Dolarización laboral por goteo: el BCRA habilitó el pago de sueldos en moneda extranjera

Según lo especificado en la resolución oficial, las cuentas sueldo en dólares mantendrán la gratuidad formal en servicios básicos como apertura, mantenimiento, transferencias y extracciones, igualando la condición de las cuentas tradicionales en moneda nacional. Sin embargo, detrás del anuncio de «costo cero», la letra chica del documento expone severas limitaciones operativas: si bien los bancos deberán garantizar billetes en la sucursal de origen, la disponibilidad de dólares en el resto de las dependencias, cajeros o terminales quedará sujeta a la discrecionalidad y «disponibilidad de numerario» de cada entidad.

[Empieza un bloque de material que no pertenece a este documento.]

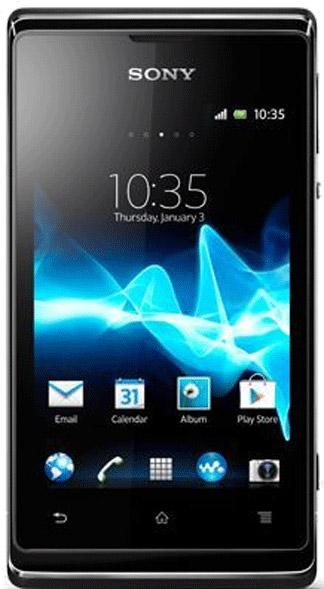 Sony Ericsson Xperia E Bild 2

El diseño de este esquema refleja el intento del equipo económico por canalizar dólares al circuito formal a expensas de la estabilidad laboral, en un contexto donde el salario real continúa en mínimos históricos y el poder de compra no deja de deteriorarse. Al permitir la fragmentación de la moneda de pago, el Gobierno le otorga una nueva ventaja a los sectores empleadores para renegociar condiciones contractuales bajo la falsa premisa de la «libertad de partes», mientras desatiende las demandas de recomposición urgente para el conjunto de los trabajadores.

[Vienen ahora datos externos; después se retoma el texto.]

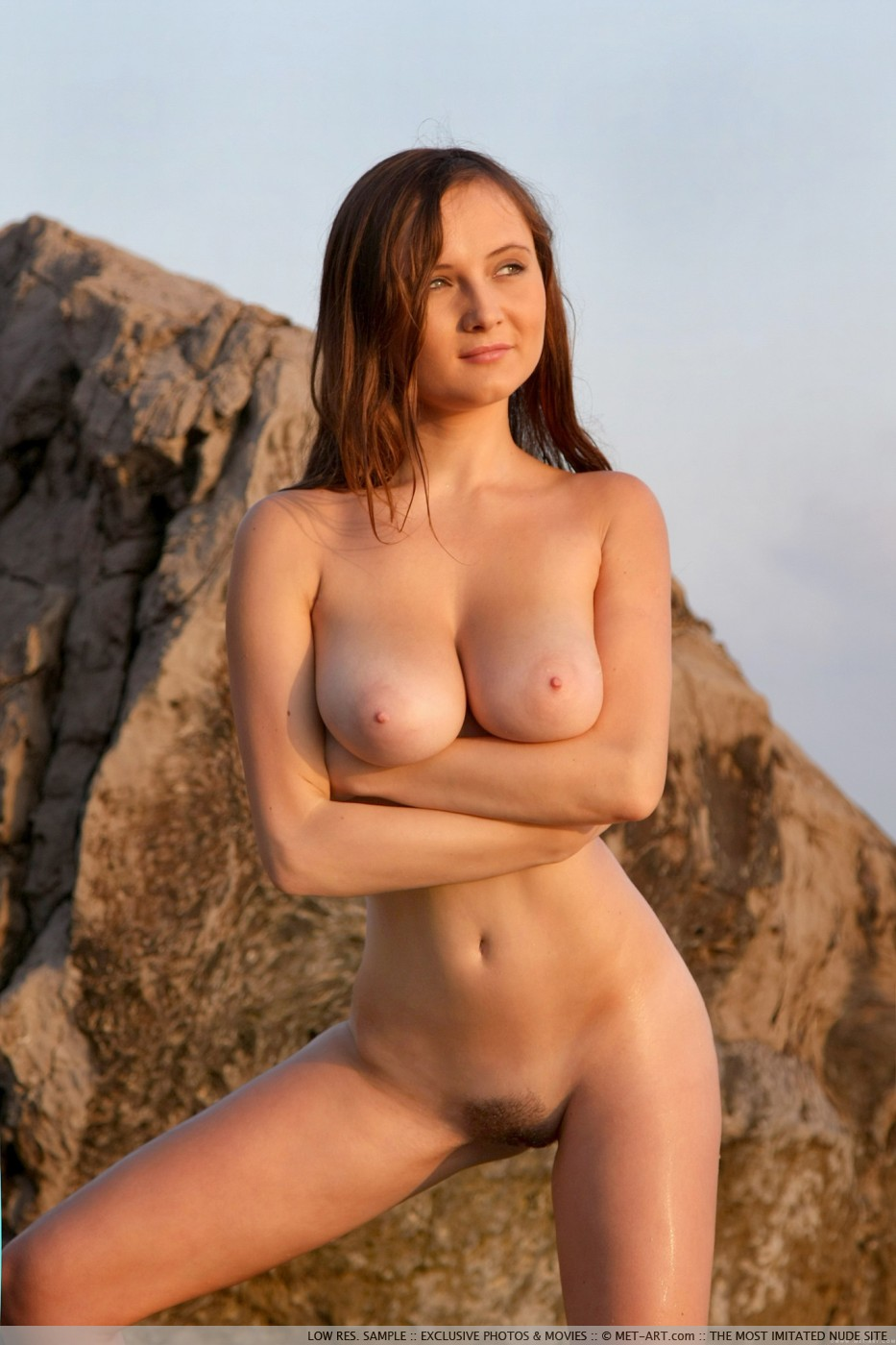 Naked natural girls nude beach are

Dolarización laboral por goteo: el BCRA habilitó el pago de sueldos en moneda extranjera
Foto: AFP

La habilitación de los haberes en dólares se suma a una seguidilla de iniciativas —como el envío al Congreso del proyecto de «Inocencia Fiscal»— orientadas a desregular los flujos financieros y eximir de responsabilidades al capital privado. Con esta maniobra, la gestión libertaria avanza en la transformación del mapa laboral argentino, transfiriendo los riesgos de la inestabilidad cambiaria a la clase trabajadora y promoviendo un modelo de competencia desigual que acentúa la disparidad en los ingresos.